Purtroppo successe quello che doveva succedere molte altre volte nel corso della guerra, anche agli avversari e anche su altri fronti.
Quello che oggi viene definito "fuoco amico" si abbattè per ore e ore
sui fanti della Sassari facendone strage (circa 500 uomini) senza che si riuscisse a informare l'artiglieria che stava tirando sulle nostre linee.
Nonostante questa prova sanguinosa, verso le ore 15 i bravi fanti della
Sassari vanno all'assalto dello Zebio, insieme ad altri reparti, e riescono
anche ad irrompere nelle trincee nemiche da dove però vengono poi respinti
dal fuoco delle mitragliatrici e costretti a rientrare nelle proprie linee.
Anche un'altra colonna italiana che aveva cercato di scalare lo Zebio dalla
destra, nella zona di Casara Zebio Pastorile, viene respinta dal fuoco nemico
e costretta a desistere.
E così hanno termine, con l'insuccesso dell'intera battaglia dell Ortigara, le
vicende belliche che interessarono il Monte Zebio.
E' ampiamente citata in molti libri di guerra, anche da Mario Rigoni Stern nei suoi "Racconti di guerra".
Qualche tempo dopo ho trovato la risposta che aspettavo nello stupendo libro di Gianni Pieropan "Ortigara 1917, il sacrificio della Sesta Armata".
Fausto Filzi era il fratello di Fabio ed era emigrato in Argentina fin dal 1913, creandosi una solida posizione economica.
Venuto a conoscenza della tragica fine del fratello era ritornato in Italia, arruolandosi volontariamente nell'esercito, nella specialità Artiglieria da fortezza.
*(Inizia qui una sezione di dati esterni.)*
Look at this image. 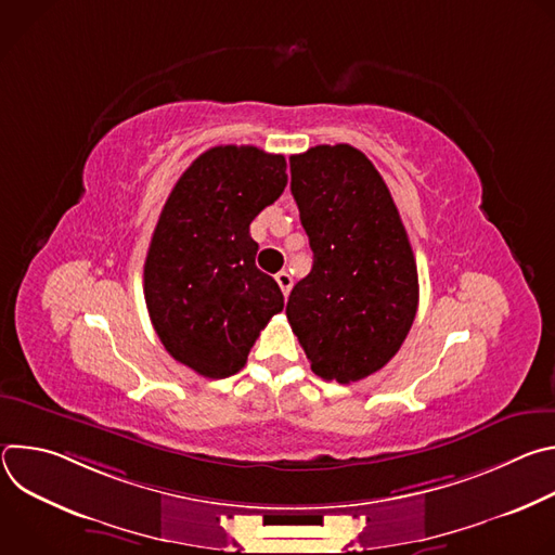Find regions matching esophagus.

Il giorno 8 giugno era di servizio nel luogo dove è stata eretta la lapide, alle pendici di monte Zebio, presso un deposito di proiettili di bombarda da 240, che venne centrato da una granata austriaca, esplodendo e provocando la morte di quattro ufficiali tra cui il Filzi e di quattro soldati e il ferimento di altri cinquanta soldati.